INFORMATION PROVIDED »
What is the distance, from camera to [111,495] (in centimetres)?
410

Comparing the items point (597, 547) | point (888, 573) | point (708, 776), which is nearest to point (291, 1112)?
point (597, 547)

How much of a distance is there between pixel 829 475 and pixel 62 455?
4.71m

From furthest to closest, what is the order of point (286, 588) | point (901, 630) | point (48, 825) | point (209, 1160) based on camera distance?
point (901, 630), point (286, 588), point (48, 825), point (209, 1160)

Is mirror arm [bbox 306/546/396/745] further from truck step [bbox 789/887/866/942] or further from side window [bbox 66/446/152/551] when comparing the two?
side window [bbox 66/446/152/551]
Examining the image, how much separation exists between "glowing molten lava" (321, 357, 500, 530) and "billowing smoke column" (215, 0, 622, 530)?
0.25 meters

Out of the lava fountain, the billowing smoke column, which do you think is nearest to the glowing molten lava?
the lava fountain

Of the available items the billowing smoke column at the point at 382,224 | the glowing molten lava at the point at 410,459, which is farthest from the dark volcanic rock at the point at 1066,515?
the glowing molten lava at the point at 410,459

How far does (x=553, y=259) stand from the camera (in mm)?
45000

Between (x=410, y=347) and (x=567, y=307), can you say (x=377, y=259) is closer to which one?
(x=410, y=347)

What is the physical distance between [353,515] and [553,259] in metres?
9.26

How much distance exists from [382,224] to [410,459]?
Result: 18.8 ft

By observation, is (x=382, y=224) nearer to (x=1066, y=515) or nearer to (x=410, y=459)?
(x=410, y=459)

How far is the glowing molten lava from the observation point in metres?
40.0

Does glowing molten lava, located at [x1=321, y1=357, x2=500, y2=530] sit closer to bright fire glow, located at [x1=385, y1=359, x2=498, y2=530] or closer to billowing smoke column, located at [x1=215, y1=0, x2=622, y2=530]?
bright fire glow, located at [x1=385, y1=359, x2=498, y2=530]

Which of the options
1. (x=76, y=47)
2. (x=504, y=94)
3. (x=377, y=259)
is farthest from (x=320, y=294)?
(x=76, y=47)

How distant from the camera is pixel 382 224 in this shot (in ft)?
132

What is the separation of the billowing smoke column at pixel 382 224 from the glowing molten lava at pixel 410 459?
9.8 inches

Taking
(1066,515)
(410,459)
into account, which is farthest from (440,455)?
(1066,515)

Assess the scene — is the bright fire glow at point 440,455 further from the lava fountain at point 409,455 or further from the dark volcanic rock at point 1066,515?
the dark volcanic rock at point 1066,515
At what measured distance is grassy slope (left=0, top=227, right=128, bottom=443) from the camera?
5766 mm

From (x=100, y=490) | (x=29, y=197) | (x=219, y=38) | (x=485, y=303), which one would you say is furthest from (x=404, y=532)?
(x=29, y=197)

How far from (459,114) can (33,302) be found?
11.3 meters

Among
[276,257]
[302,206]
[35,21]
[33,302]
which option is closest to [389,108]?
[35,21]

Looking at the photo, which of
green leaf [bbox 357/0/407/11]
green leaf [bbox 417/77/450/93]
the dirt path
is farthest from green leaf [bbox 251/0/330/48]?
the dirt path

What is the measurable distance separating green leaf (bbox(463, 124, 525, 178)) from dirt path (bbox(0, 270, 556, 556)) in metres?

JOB »
Copy the items above word for word, from the very first line of the items through the line holding "point (901, 630), point", inclusive.

CORRECT ANSWER »
What is the distance, from camera to [111,495] (in centimetres)?
410

Comparing the items point (597, 547) | point (888, 573) | point (708, 776), which is nearest to point (291, 1112)?
point (597, 547)

How much of a distance is there between pixel 829 475 and pixel 62 455?
4.71m

From furthest to closest, what is the order of point (286, 588) | point (901, 630) | point (48, 825) | point (209, 1160) based on camera distance?
point (901, 630), point (286, 588), point (48, 825), point (209, 1160)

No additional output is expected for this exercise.